→ **TEXT**
For example, for a 25 minute audio clip at 48 kHz, you will need (16 * 48000 * 25 * 60)/8 = 144000000 bytes ~= 137 MB.
Loading and decompressing the audio into the cache will take a few seconds; Aegisub will display a progress indicator while loading the audio.
Loading and decompressing the audio into the cache takes a little
while. When it is done, Aegisub will transform into something like the
picture below:
You can click and drag just below the audio timeline to change the height of the audio waveform/spectrum display.
Green and red buttons are toggle buttons. A green background indicates that the option is turned on, while a red background indicates that the option is turned off. The buttons and controls are as follows (many of these have keyboard shortcuts associated with them by default):
The buttons are as follows:
1. Go to previous line, discarding any unsaved changes (previous syllable when in karaoke mode)
2. Go to next line, discarding any unsaved changes (next syllable when in karaoke mode)
3. Play selected area of the audio waveform
4. Play currently selected line
5. Pause playback
6. Play 500ms before selection start
7. Play 500ms after selection end
8. Play first 500ms of selection
9. Play last 500ms of selection
10. Play from selection start to end of file (or until pause is pressed)
11. Add lead-in (how much is determined by the audio lead in setting)
12. Add lead-out (exactly like the above, but the setting is called audio lead out, logically enough)

→ **RAW DATA**
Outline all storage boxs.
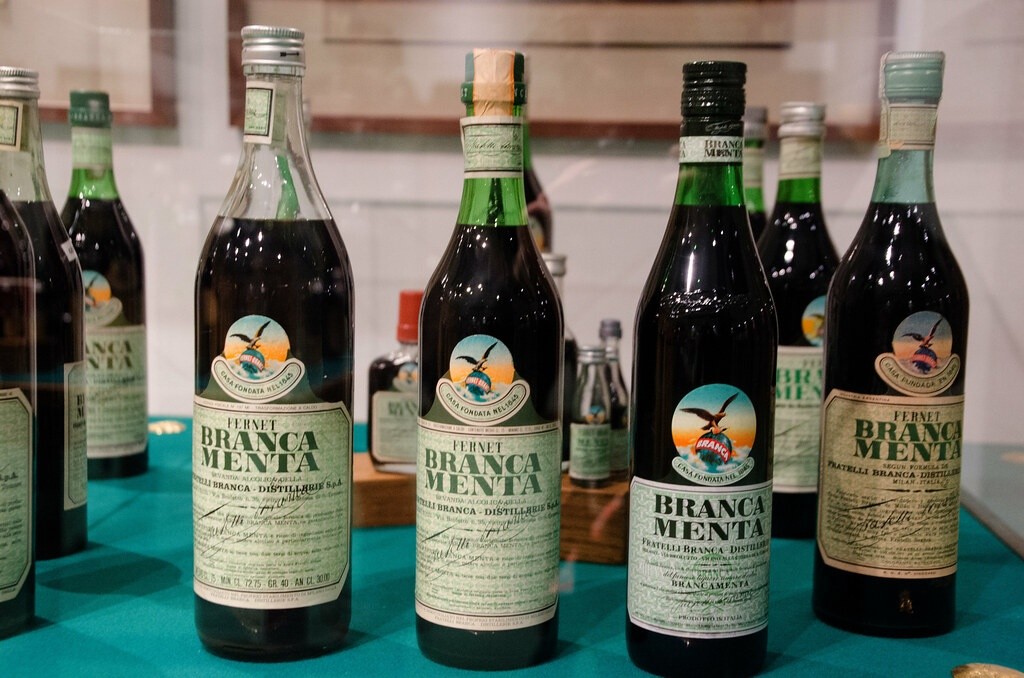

→ **GIVEN REQUEST 1**
From the text on Aegisub's audio display above, list every button whose action involves a 500ms portion of audio.
→ **GIVEN REQUEST 2**
Extract the passage of the text on Aegisub's audio display that runs from "Green and red" up to and including "(previous syllable when in karaoke mode)".

→ **RESPONSE 1**
- Play 500ms before selection start
- Play 500ms after selection end
- Play first 500ms of selection
- Play last 500ms of selection

→ **RESPONSE 2**
Green and red buttons are toggle buttons. A green background indicates that the option is turned on, while a red background indicates that the option is turned off. The buttons and controls are as follows (many of these have keyboard shortcuts associated with them by default):
The buttons are as follows:
1. Go to previous line, discarding any unsaved changes (previous syllable when in karaoke mode)